Orrin’s hand went to the counter, half for balance. “The shop doesn’t sleep properly these days.”
“Neither do you. Or I, for that matter.”
They stood —and sat— in silcence, but only briefly. Next to him on the counter, something rustled and for a moment, Orrin was surprised to spot Little Sir Menace. He had settled himself on a jar of rusted needles and was watching with both interest and caution.
He didn’t ask how he had gotten down here so fast and without him picking up on it. Perhaps, just for today, he merely wasn’t quite up for the job. Too tired, perhaps. Or too meddled with by the events of yesterday.

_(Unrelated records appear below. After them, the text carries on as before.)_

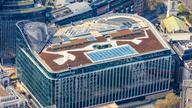 Goldman Sachs London headquarters can house 8,000 people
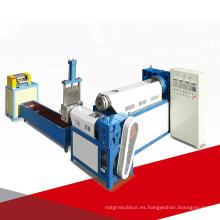 Reciclaje de plástico Granulador de gránulos Reciclaje de peletización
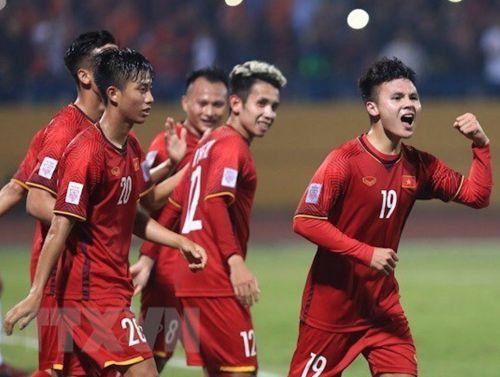 Đội tuyển Việt Nam sẽ lọt vào top 100 FIFA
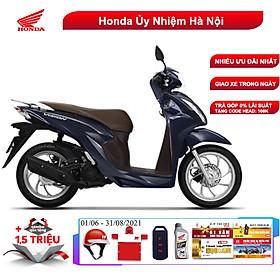 Xe máy Honda Vision 2021 - Bản cao cấp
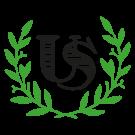 Umeå studentkår butik Logotyp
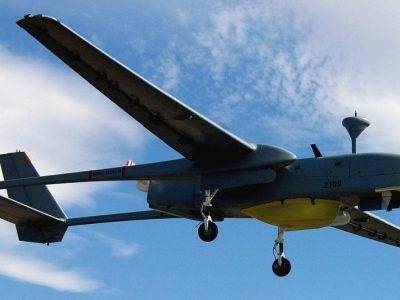 anil chopra, air power asia, Indo-Israel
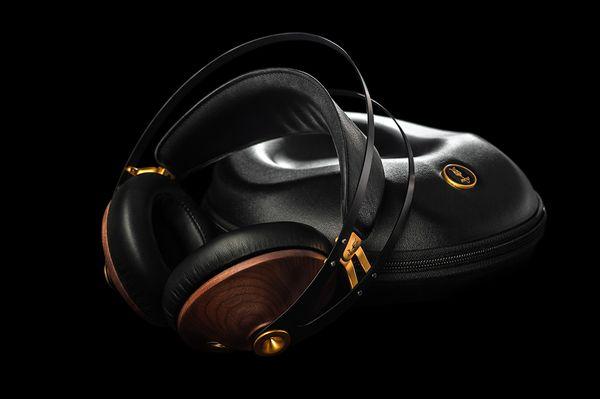 99-classics-design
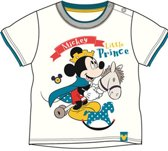 Mickey Mouse shirt Little prince wit maat 62/68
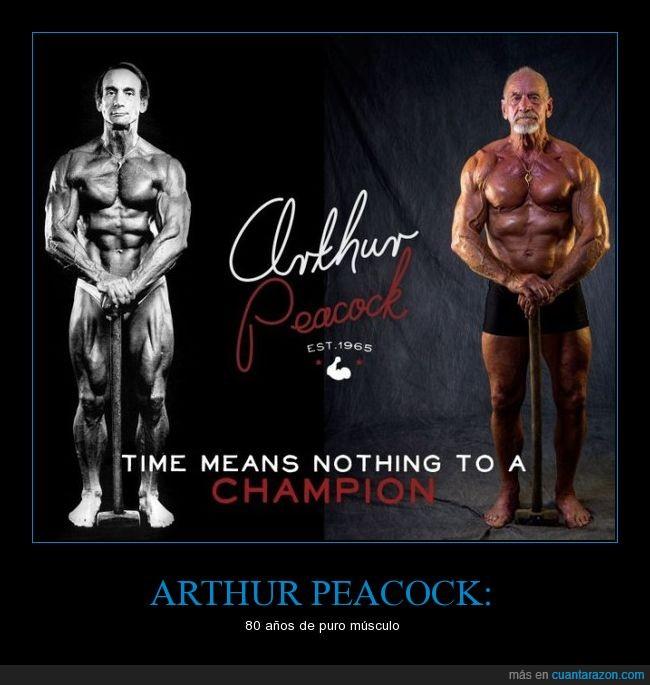 80 años,anciano,Arthur Peacock,fisicoculturista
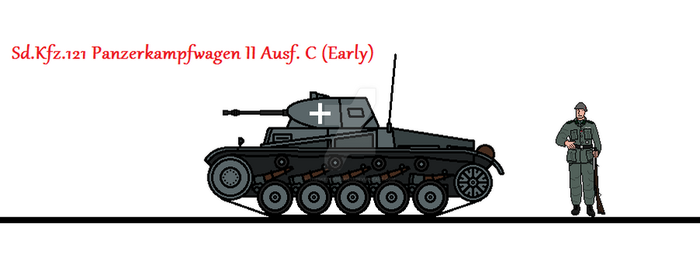 Sd.Kfz. 121 Panzerkampfwagen II Ausf. C (Early) by thesketchydude13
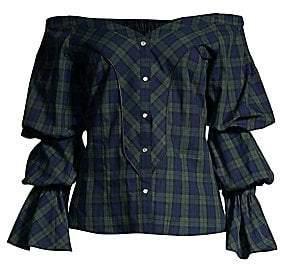 Petersyn Women's Lena Puff-Sleeve Plaid Blouse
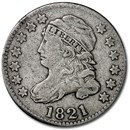 1821 Capped Bust Dime Large Date VF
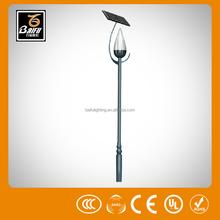 BF-GL 0371 LED outdoor modern garden light for parks gardens villas
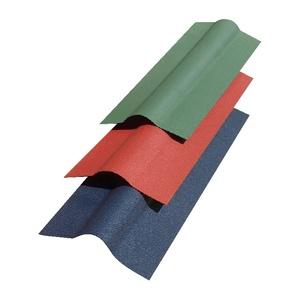 Элемент коньковый ONDULINE Смарт 1000 мм коричневый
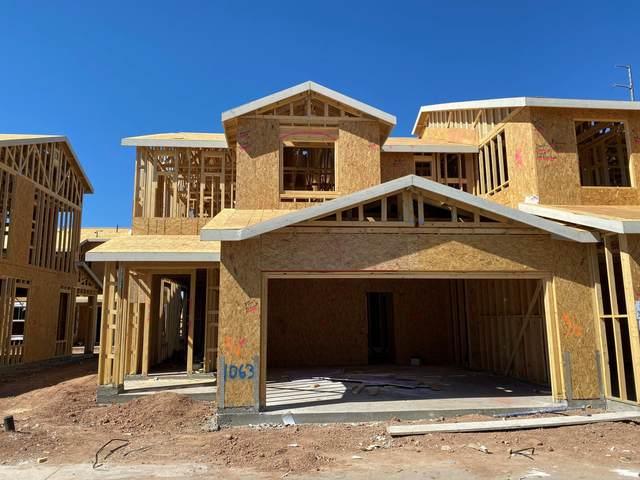 1255 N Arizona Avenue #1063, Chandler, AZ 85225 (MLS #6068063) :: Conway Real Estate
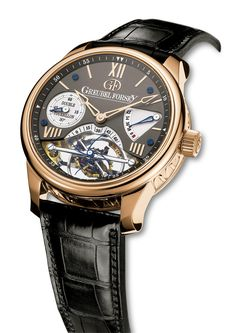 DT30° Vision: 5N red gold case with gilded black dial. The Double Tourbillon 30° Vision features an open dial allowing the invention to be viewed and appreciated to the full. For more information, please visit: http://www.greubelforsey.com/DT30_vision.asp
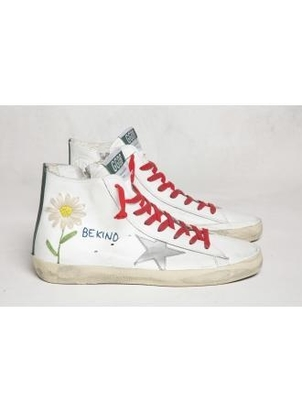 Golden Goose Deluxe Brand Golden Goose Francy - Be KIND Shoes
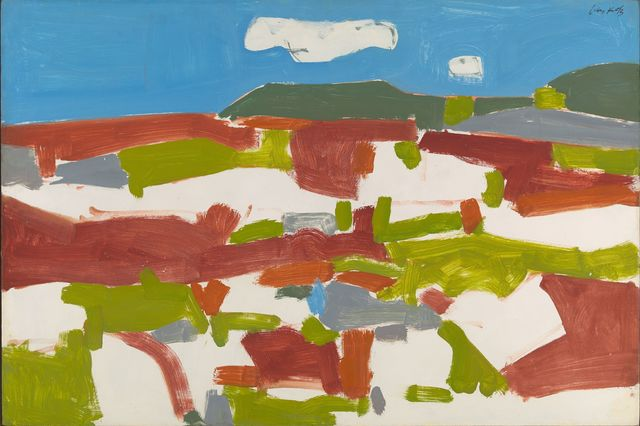 , 'Blueberry Field,' 1955, Colby College Museum of Art
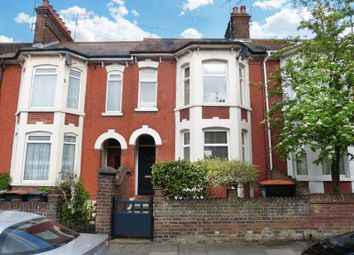 Thumbnail Terraced house for sale in Burr Street, Dunstable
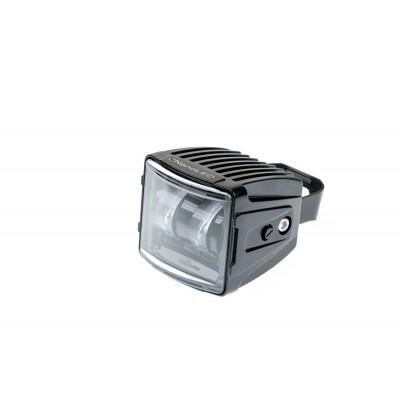 Фара светодиодная противотуманная NANOLED FOG 08 80*85*90мм арт: NL-F08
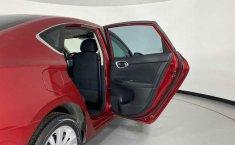Se vende urgemente Nissan Sentra 2015 en Cuauhtémoc-3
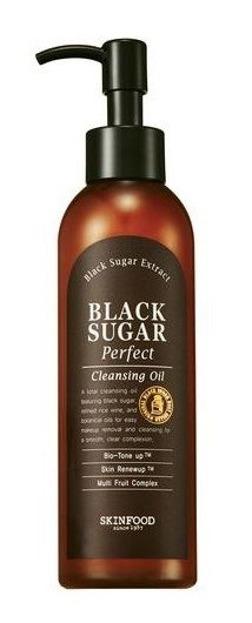 SKINFOOD Black Sugar perfect cleansing oil Olejek do demakijażu 200ml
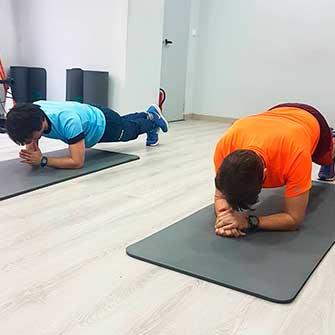 Dolor lumbar y entrenamiento del core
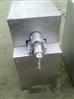水产料膨化机无级变速 效率高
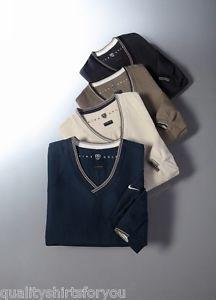 NIKE GOLF Mens Windshirt Jacket Pullover Shirt XS-4XL NEW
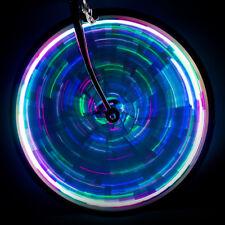 Sunlite WheelGlow Wheel Light Light Sunlt Wheel Glow F/one-wheel Disco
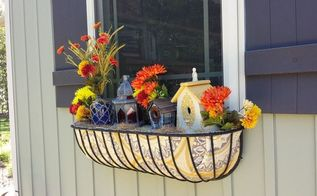 window basket upgrade for winter or always, crafts, repurposing upcycling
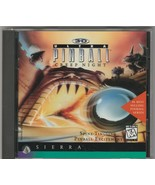 3-D Ultra Pinball Creep Night by Sierra 1996 - $18.10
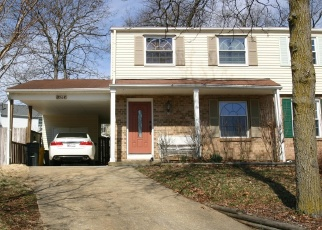Sheriff Sale in Glen Burnie 21061 QUAIL CT - Property ID: 70179850515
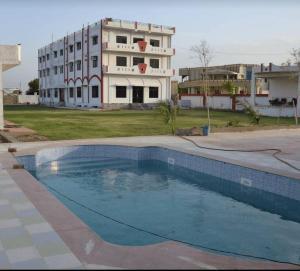 Hotel Aditya Palace, Hotels  Bijainagar - big - 1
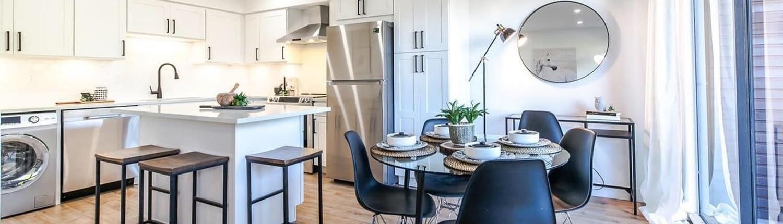 Condo design build renovation vancouver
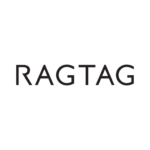 RAGTAG/rt -メンズ・レディース人気ブランド古着の販売・買取・ファッション通販アプリ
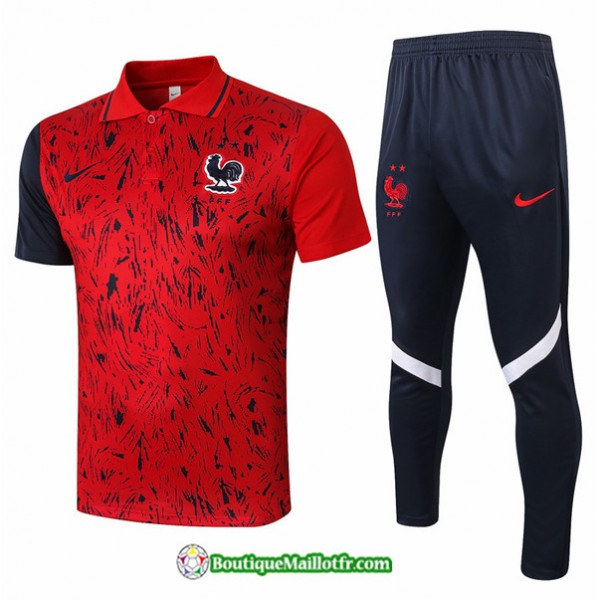 Maillot Kit Entraînement France 2020 2021 Polo Tr...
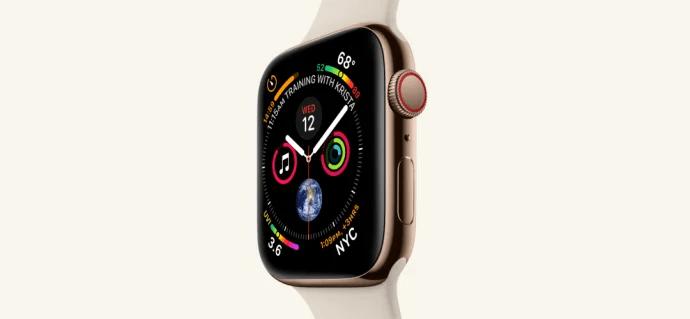Telenor lancerer eSIM til Apple Watch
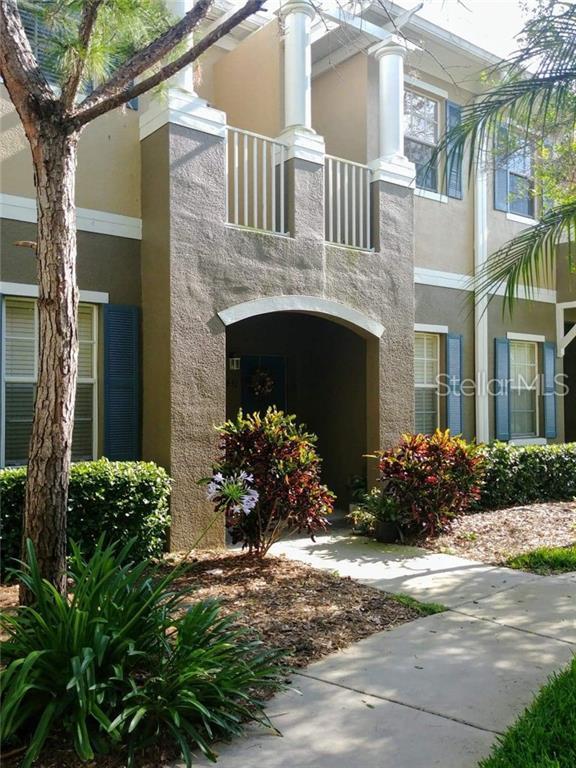 7431 Arlington Grove Circle, Tampa, FL 33625 (MLS #T3178834) :: GO Realty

His eyes drifted to the satchel on the man’s lap, then to the fold in Elion’s coat where a shoulder pin glinted—a scrap of metal, really; warped by heat. His gaze settled on the scars that crept like ivy along Elion’s exposed fingers, spiraling in places they shouldn’t be—not from injury, but from after. As if something had tried to stitch him back together wrong.
Elion saw him looking and smiled. “Friends can be your worst enemies.” He said it lightly. Almost... cheerful. “Want to know what happened? Or has the shop told you by now?”
“No.” Orrin said too quickly. Elion grinned anyway. “Of course you do.” He leaned back in his wheelchair, posture relaxed. He tapped once on the counter, grinning at Little Sir Menace.
“I was good,” Elion said simply. “Too good, apparently.” A soft laugh. “I’m from the forge. The one that works with the living steel. Metal that listens. That learns you. That sings when it’s nearly born.”
He drew a breath through his teeth. The clouded eye twitched.
“They didn’t like how quick I was with it. Some of the others couldn’t even make their steel spark. But mine? Mine shaped itself for me. Didn’t need incantations. Just my will.”
Orrin felt the room tilt, just slightly.
“It scared them. Me —in this wheelchair— making steel move like breath, while they fumbled with books and gloves and biting wards.” His hand rested on his satchel. Just the fingertips.
“So they decided to slow me down.”
A pause.
Elion unwrapped the scarf from his neck and peeled his collar aside. The scars there weren’t clean. They were grown. Metallic threads twining like veins beneath the skin. As if someone had poured the steel into him like mercury, and let it harden around bone and blood.
“They rigged the heart forge. Melted the containment. I was inside, and when the steel came alive —really alive— it wanted a heart. It didn’t care that mine wasn’t offered.”
There was another pause. Shorter. Just enough to catch how Elion’s smile split.
“I remember the way it tasted,” he said, eyes glittering. “The hunger, you know. Like metal and marrow. Like I was being chewed slowly by my own future. Somewhere in the forge, pieces of it still hum my name. And I intend to return.”
Orrin turned away for a moment. The bones in the jar behind him had begun to chatter, ever so faintly. Elion’s voice was gentler then.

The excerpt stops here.